_What the task asks_
Turn the records from the line with "At what distance" through the end of the records into a Markdown table with the columns Row and Line, numbering each nonblank line in Row and giving its text in Line. Skip blank lines and leave the pictures out.

● ● ● ●

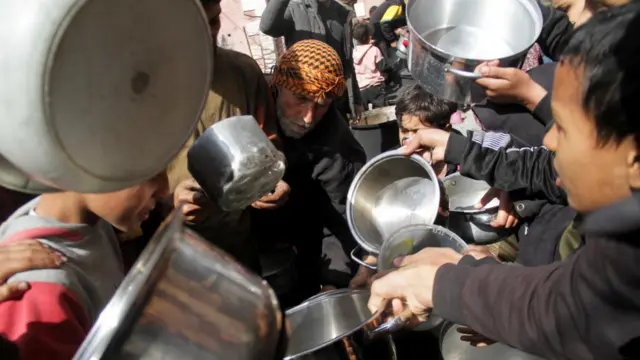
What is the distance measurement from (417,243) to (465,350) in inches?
12.3

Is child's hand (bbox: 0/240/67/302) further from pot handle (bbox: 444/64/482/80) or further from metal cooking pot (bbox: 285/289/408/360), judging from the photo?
pot handle (bbox: 444/64/482/80)

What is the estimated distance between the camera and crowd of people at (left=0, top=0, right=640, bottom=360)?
0.75m

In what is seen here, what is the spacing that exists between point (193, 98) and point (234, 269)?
0.33 metres

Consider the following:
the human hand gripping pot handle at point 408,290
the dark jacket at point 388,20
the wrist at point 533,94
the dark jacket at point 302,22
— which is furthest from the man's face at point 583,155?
the dark jacket at point 388,20

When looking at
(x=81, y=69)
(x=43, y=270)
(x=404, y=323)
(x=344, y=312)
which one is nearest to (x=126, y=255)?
(x=43, y=270)

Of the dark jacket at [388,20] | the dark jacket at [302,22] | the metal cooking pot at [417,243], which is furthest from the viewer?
the dark jacket at [388,20]

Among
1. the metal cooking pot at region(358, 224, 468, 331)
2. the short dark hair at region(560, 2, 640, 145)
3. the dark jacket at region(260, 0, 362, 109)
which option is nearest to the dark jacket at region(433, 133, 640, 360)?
the short dark hair at region(560, 2, 640, 145)

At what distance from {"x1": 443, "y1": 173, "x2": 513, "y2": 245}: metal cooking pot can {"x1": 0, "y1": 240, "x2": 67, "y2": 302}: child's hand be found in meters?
1.29

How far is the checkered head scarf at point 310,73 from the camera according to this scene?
175cm

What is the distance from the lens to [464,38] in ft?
5.67

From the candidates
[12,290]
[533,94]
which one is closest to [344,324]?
[12,290]

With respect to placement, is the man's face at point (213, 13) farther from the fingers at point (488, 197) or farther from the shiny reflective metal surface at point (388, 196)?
the fingers at point (488, 197)

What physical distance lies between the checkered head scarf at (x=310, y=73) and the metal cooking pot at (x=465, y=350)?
2.85 ft

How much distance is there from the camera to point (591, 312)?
0.76m
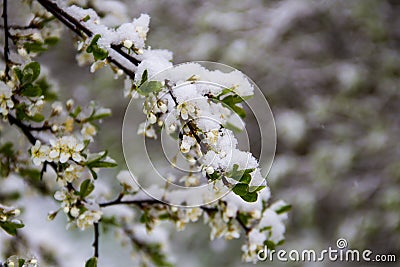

● ● ● ●

_Answer to the task_
| Row | Line |
|---|---|
| 1 | At what distance from {"x1": 443, "y1": 173, "x2": 513, "y2": 245}: metal cooking pot can {"x1": 0, "y1": 240, "x2": 67, "y2": 302}: child's hand be found in meters? |
| 2 | 1.29 |
| 3 | How far is the checkered head scarf at point 310,73 from the camera according to this scene? |
| 4 | 175cm |
| 5 | What is the distance from the lens to [464,38] in ft? |
| 6 | 5.67 |
| 7 | From the candidates |
| 8 | [12,290] |
| 9 | [533,94] |
| 10 | which one is closest to [344,324]? |
| 11 | [12,290] |
| 12 | With respect to placement, is the man's face at point (213, 13) farther from the fingers at point (488, 197) or farther from the shiny reflective metal surface at point (388, 196)? |
| 13 | the fingers at point (488, 197) |
| 14 | What physical distance lies between the checkered head scarf at (x=310, y=73) and the metal cooking pot at (x=465, y=350)? |
| 15 | 2.85 ft |
| 16 | How much distance is there from the camera to point (591, 312)? |
| 17 | 0.76m |